▼

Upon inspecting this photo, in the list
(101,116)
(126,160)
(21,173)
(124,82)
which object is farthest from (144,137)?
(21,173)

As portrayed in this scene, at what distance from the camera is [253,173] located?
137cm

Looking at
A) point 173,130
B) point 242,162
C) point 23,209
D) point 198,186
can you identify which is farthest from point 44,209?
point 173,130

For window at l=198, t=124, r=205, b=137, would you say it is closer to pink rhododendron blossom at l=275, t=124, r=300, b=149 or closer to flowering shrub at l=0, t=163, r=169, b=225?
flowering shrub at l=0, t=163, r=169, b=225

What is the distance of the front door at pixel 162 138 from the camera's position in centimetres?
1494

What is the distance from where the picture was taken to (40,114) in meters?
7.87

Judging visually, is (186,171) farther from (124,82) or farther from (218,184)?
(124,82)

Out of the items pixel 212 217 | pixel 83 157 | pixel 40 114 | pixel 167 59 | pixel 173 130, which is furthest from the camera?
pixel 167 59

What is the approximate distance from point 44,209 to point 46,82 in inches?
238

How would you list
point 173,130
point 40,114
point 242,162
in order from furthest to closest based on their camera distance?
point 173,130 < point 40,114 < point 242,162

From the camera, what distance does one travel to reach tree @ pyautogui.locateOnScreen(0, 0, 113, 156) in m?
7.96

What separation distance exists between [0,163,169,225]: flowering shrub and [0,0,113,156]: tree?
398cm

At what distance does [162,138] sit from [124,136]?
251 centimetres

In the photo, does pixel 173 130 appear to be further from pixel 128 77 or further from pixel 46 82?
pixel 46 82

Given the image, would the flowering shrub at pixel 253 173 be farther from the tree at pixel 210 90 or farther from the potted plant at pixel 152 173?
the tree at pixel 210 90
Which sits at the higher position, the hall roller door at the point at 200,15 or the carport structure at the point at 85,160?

▲

§ TASK DETAILS
Reproduce all of the material above, swapping "potted plant" for "planter" and leaving everything else unchanged.

§ WRITTEN ANSWER
Upon inspecting this photo, in the list
(101,116)
(126,160)
(21,173)
(124,82)
which object is farthest from (144,137)?
(21,173)

As portrayed in this scene, at what distance from the camera is [253,173] located?
137cm

Looking at
A) point 173,130
B) point 242,162
C) point 23,209
D) point 198,186
can you identify which is farthest from point 44,209?
point 173,130

For window at l=198, t=124, r=205, b=137, would you say it is closer to pink rhododendron blossom at l=275, t=124, r=300, b=149 or closer to flowering shrub at l=0, t=163, r=169, b=225?
flowering shrub at l=0, t=163, r=169, b=225

What is the distance of the front door at pixel 162 138 from the camera's position in centimetres?
1494

What is the distance from where the picture was taken to (40,114) in meters?
7.87

Judging visually, is (186,171) farther from (124,82) or farther from (218,184)?
(124,82)

Out of the items pixel 212 217 | pixel 83 157 | pixel 40 114 | pixel 167 59 | pixel 173 130, which is furthest from the camera?
pixel 167 59

What is the approximate distance from point 44,209 to point 46,82 in inches?
238

How would you list
point 173,130
point 40,114
point 242,162
in order from furthest to closest based on their camera distance?
point 173,130 < point 40,114 < point 242,162

From the camera, what distance does one travel to reach tree @ pyautogui.locateOnScreen(0, 0, 113, 156) in m?
7.96

What separation distance exists between [0,163,169,225]: flowering shrub and [0,0,113,156]: tree?
398cm

At what distance does [162,138] sit from [124,136]?
251 centimetres

In the photo, does pixel 173 130 appear to be further from pixel 128 77 or further from pixel 46 82?
pixel 46 82

Given the image, would the flowering shrub at pixel 253 173 be farther from the tree at pixel 210 90 or farther from the planter at pixel 152 173?
the tree at pixel 210 90
Which sits at the higher position, the hall roller door at the point at 200,15 or the carport structure at the point at 85,160?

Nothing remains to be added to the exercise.